CHALLENGE:
Could you print the lines below verbatim, starting at the line that contains "As we observe" and continuing through the final line? Leave out the pictures.

+ + + +

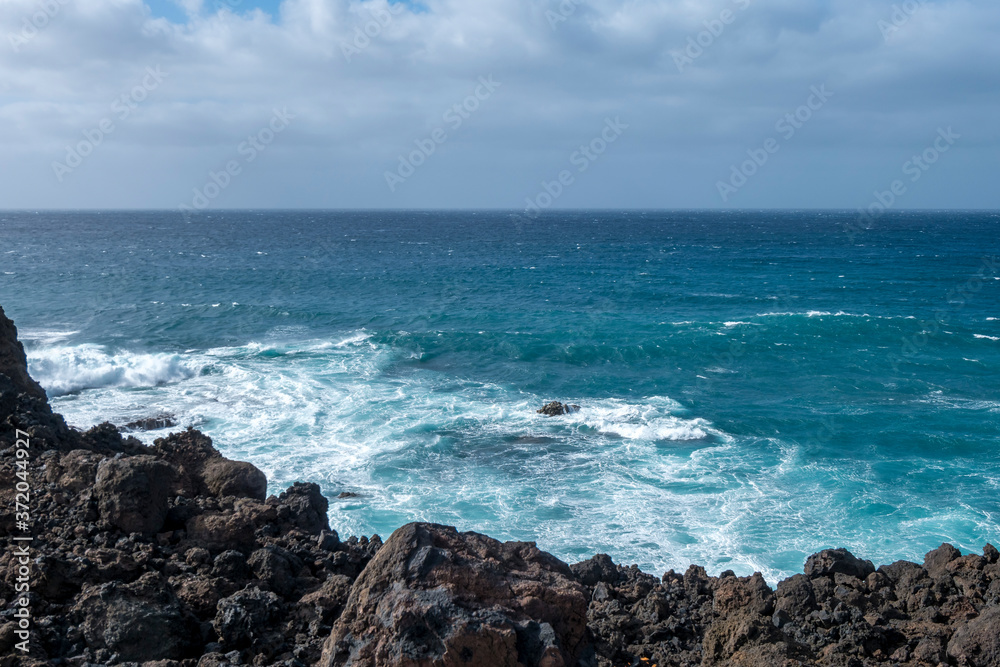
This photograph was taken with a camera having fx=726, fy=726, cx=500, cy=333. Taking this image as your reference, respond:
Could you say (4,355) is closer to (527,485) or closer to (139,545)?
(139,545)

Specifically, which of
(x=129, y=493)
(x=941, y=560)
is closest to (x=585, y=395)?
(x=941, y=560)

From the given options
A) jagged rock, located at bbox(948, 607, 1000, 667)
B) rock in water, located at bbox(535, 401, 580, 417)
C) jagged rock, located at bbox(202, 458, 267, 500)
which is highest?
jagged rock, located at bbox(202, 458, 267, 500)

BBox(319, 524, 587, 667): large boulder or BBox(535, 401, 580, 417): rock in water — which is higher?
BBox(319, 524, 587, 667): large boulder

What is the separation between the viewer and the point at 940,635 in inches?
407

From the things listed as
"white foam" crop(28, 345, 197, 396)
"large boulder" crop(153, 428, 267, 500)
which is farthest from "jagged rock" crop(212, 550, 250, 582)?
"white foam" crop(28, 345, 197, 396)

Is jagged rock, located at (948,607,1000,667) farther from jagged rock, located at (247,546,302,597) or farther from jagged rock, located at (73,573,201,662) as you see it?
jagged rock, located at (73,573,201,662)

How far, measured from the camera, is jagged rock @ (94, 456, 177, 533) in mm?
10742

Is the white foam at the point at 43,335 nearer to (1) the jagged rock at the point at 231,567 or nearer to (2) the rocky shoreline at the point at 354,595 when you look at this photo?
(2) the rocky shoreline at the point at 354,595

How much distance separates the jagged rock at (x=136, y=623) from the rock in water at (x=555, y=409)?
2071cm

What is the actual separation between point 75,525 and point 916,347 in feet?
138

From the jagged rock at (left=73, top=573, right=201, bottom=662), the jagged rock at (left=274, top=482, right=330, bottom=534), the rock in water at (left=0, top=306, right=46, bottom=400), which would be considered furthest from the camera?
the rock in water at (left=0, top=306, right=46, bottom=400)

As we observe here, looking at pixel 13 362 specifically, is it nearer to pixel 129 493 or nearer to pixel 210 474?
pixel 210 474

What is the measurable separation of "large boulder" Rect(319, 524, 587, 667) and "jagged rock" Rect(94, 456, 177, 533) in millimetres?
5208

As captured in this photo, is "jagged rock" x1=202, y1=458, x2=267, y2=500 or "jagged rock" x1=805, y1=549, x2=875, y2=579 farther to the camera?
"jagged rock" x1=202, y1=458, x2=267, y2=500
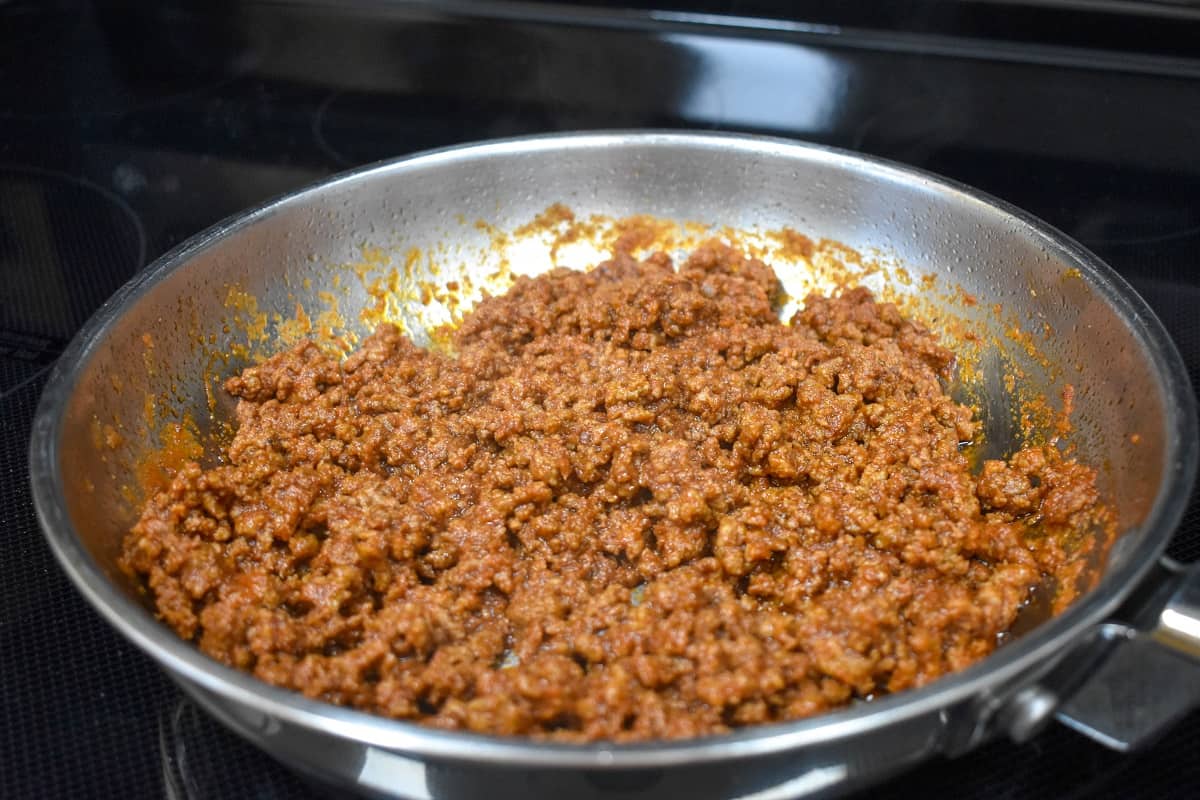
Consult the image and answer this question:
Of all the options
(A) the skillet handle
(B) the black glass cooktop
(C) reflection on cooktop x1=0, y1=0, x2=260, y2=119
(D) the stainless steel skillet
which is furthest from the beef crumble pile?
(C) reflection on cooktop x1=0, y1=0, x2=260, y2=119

+ + + +

SOLVED EXERCISE:
As we observe here, looking at pixel 13 362 specifically, is it nearer to pixel 129 493 or nearer to pixel 210 474?
pixel 210 474

What is the measurable separation of "large boulder" Rect(319, 524, 587, 667) and "jagged rock" Rect(94, 456, 177, 533) in millimetres?
5208

As captured in this photo, is "jagged rock" x1=202, y1=458, x2=267, y2=500 or "jagged rock" x1=805, y1=549, x2=875, y2=579 farther to the camera?
"jagged rock" x1=202, y1=458, x2=267, y2=500
Consult the image and answer this question:
Of all the options
(A) the skillet handle
(B) the black glass cooktop
(C) reflection on cooktop x1=0, y1=0, x2=260, y2=119
(D) the stainless steel skillet
which is furthest from the beef crumble pile?
(C) reflection on cooktop x1=0, y1=0, x2=260, y2=119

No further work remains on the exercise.